§ COMPLETE THE FOLLOWING:
**1)** Answer these questions using the Alison Bechdel profile:
(a) For how many years did Dykes to Watch Out For appear in alternative newspapers?
(b) What was the population of Beech Creek?
(c) The cartoonists of which magazine influenced Bechdel as a child?
**2)** Write what comes next in the Alison Bechdel profile, picking up right after its last sentence.

§ PAGE EXCERPT:

Since the mid-1980s, Alison Bechdel has been a well-known name in the gay community for her long-running comic strip, Dykes to Watch Out For. The successful feature was a comics-page staple of several dozen alternative newspapers for twenty-five years and was regularly collected into book form. "With each image that Bechdel has created, she invites the lesbian community, both in the United States and internationally, to gaze into a mirror that reflects its passions, politics, and idiosyncrasies," noted a contributor in Gay & Lesbian Biography. In 2006, Bechdel earned more mainstream media attention for her acclaimed memoir, a graphic novel she titled Fun Home: A Family Tragicomic. In it, she recounts her youth in a small Pennsylvania town, where her father served as the local mortician--and lived as a closeted gay man, which she learned not long after revealing her own sexual orientation to her parents when she was in college.

Born in 1960, Bechdel grew up in the central Pennsylvania town of Beech Creek, population 800, where both of her parents taught at the local high school. Her father Bruce also had a side job as the director of the town's funeral home, which Bechdel and her two younger brothers rather morbidly dubbed the "Fun Home." Her father Bruce's true calling, however, came in his restoration of their actual home, a 4,000-square-foot Gothic Revival mansion he restored to its original 1880s condition, complete with period furnishings and custom reproduction wallpaper. "One thing I remember vividly from my childhood is sitting in a car outside an antique store, for what would seem like forever," Bechdel recalled in an interview with Ginia Bellafante of the New York Times. "I'd die of boredom." Her father, she noted years later in her memoir, had a strong-willed personality, and she and the rest of her family occasionally locked horns with him over innocuous household-related issues. "I think I was drawn to cartooning because of the absence of color," she theorized in the same New York Times interview. "It was such a rejection of the environment I grew up in, and my father had no aesthetic criteria for judging it."

Strange Beginnings

Bechdel's artistic gifts became apparent at an early age and were actively encouraged by her parents. Many of the artists she encountered as a child would have a lasting influence on her work. The cartoonists of Mad magazine were among them, as well as "Norman Rockwell and certain children's book illustrators," as she told Anne Rubenstein in the Comics Journal. "We had some books of children's poetry that Edward Gorey illustrated.... I also loved Hillary Knight's work, the guy who did the Eloise books. And Dr. Seuss. And Richard Scarry's picture books." While her early childhood felt ordinary, as the artist grew into her teens she began to suspect her family was different from those around her, aside from the fact that the Bechdels lived in what amounted to a carefully arranged decorative-arts museum. As she wrote years later in her memoir Fun Home, "My father began to seem morally suspect to me long before I knew that he actually had a dark secret." The male students he befriended, who babysat for Bechdel and her brothers and even went on vacation with the family, were one sign that something might have been amiss. On another occasion, her father was arrested for buying beer for a teen.

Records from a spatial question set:
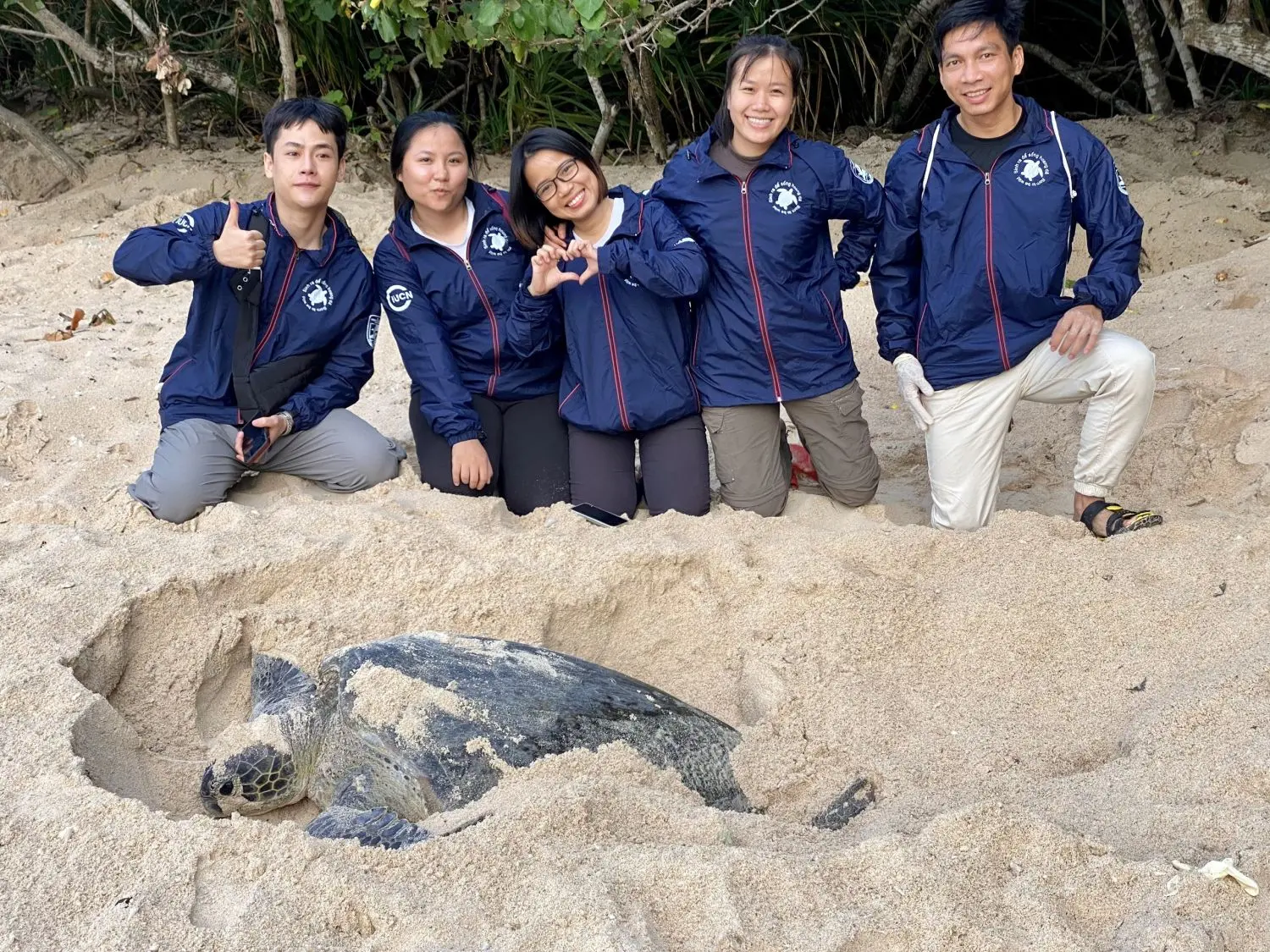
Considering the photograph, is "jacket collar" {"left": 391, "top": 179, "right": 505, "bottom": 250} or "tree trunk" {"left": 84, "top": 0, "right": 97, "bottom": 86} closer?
"jacket collar" {"left": 391, "top": 179, "right": 505, "bottom": 250}

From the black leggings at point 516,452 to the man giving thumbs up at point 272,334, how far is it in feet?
0.44

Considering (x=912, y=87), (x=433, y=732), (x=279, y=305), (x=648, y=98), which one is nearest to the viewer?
(x=433, y=732)

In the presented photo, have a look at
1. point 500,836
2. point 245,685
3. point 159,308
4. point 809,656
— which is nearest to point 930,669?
point 809,656

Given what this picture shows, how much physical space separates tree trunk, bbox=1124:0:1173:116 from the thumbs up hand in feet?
13.8

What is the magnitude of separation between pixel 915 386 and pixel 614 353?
30.5 inches

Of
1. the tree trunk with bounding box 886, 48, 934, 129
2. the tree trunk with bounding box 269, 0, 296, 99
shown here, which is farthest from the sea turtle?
the tree trunk with bounding box 886, 48, 934, 129

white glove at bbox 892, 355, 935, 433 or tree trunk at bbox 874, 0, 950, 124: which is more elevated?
tree trunk at bbox 874, 0, 950, 124

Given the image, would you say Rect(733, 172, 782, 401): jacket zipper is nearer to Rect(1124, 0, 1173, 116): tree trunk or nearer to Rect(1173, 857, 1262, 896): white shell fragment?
Rect(1173, 857, 1262, 896): white shell fragment

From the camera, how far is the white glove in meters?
2.88

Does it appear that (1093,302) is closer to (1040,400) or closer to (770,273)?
(1040,400)

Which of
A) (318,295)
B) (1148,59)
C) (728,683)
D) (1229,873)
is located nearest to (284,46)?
(318,295)

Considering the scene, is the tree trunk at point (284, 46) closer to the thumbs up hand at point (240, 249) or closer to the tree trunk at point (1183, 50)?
the thumbs up hand at point (240, 249)

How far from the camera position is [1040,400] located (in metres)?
2.92

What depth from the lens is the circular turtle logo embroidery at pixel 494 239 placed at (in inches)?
120
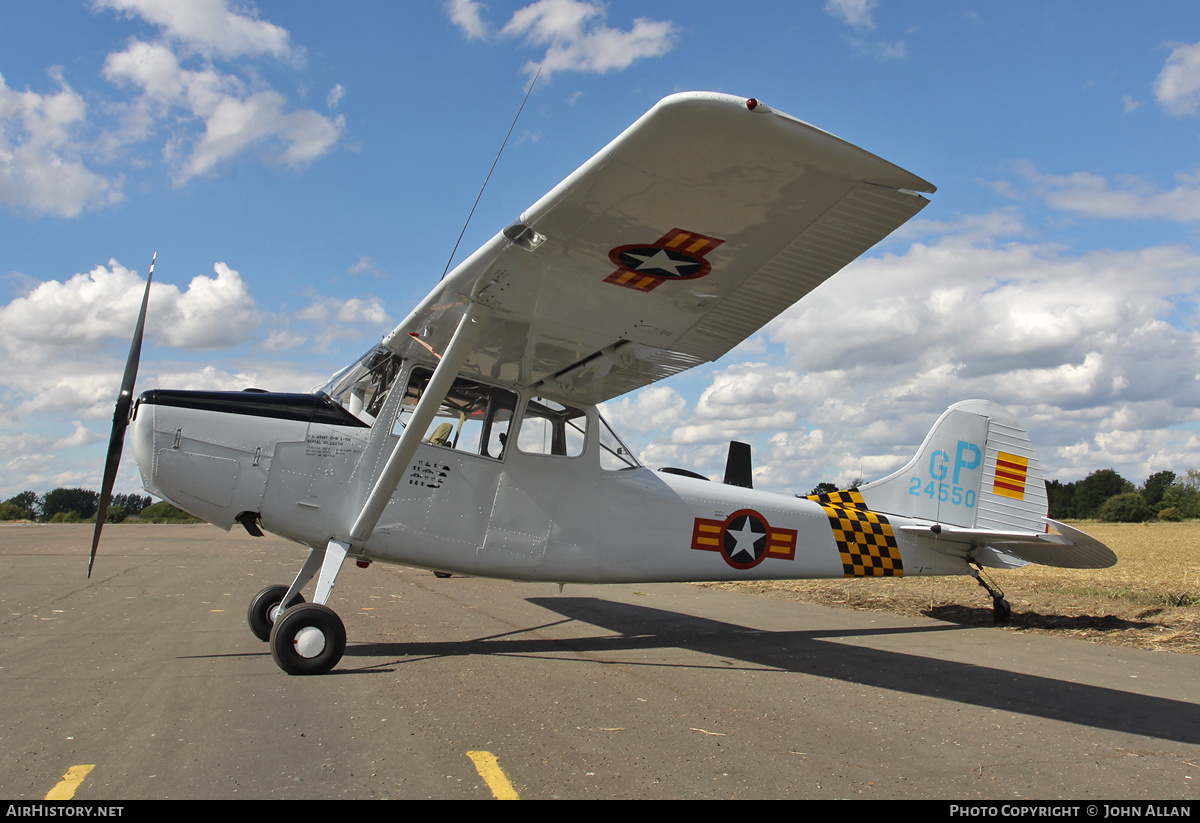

§ EXERCISE RESULTS:
**1)**
(a) Twenty-five years
(b) 800
(c) Mad magazine

**2)**
Like her parents, Bechdel was an avid reader, and during her high school years seemed to find common ground with her father in their discussions of literature. She left home to attend Simon's Rock of Bard College in Great Barrington, Massachusetts, but transferred to Oberlin College in Ohio after her sophomore year. It was during her first year at Oberlin that Bechdel wrote a letter to her parents informing them that she was gay. She had worried they would be upset but was unprepared for what followed. "My father called after receiving it," she recounted in her memoir. "He seemed oddly pleased to think I was having some kind of orgy. Mom wouldn't come to the phone." Bechdel soon learned the truth: that her father had had homosexual encounters himself. Bechdel's mother soon began divorce proceedings, but four months after the letter was sent, Bruce Bechdel was struck and killed by a truck while crossing the road near another old home he was in the process of restoring. The family considered it an accident, but Bechdel wondered privately if her father had made a deliberate decision to step into the road that day.

Makes Mark with Alternative Comic

After graduating from Oberlin in 1981, Bechdel moved to New York City and did secretarial work for a few years before moving on to Hadley, Massachusetts, and then Minneapolis, Minnesota. The first cartoons she ever drew appeared in the margins of letters she wrote to friends, and one of her correspondents suggested that she try her hand at drawing a comic strip. Fascinated by contemporary lesbian subculture, she came up with the idea for Dykes to Watch Out For, which first appeared in 1983 on the pages of a feminist publication called Womanews. She was excited by the reaction she saw after distributing the paper at a lesbian march. "I was so elated that my work was getting passed around, and getting read," Bechdel told Rubenstein. "It was really thrilling to actually see people react to my cartoons, to laugh. I was so happy. I knew that was something I wanted." The strip was picked up for syndication two years later and began appearing in alternative newspapers around the United States. It became a cult read in lesbian communities across the United States for its wry, witty take on gay women and their relationships. It was also successful enough to generate a line of T-shirts, mugs, and other products, and by 1990 the extra income allowed Bechdel to quit her day job as a newspaper production manager to work on the strip full-time.

Dykes to Watch Out For focused on a group of characters anchored by Mo--Bechdel's bespectacled, close-cropped alter ego--who works in a women's bookstore, and whose friends and partners comprise the full range of lesbian stereotypes in their hometown of Erewhon, a fictional city that shares many similarities with Minneapolis. The series was regularly assembled into book form at roughly two-year intervals, bearing titles such as Spawn of Dykes to Watch out For and Split-level Dykes to Watch out For. Writing for the London Independent on Sunday, Louise Gray called the strip "one of the most subtle comedies of modern manners to come along in the last two decades. That they happen to be gay mores is neither here nor there." This was the artist's goal, Bechdel revealed to Gray, asserting that her "characters are as human as anyone else, and I really am insistent about letting them be universal." Bechdel added, "The strip is about all kinds of things, not just gay and lesbian issues, although the world is seen through that lens. These events--births, deaths and everything in-between--happen to everyone."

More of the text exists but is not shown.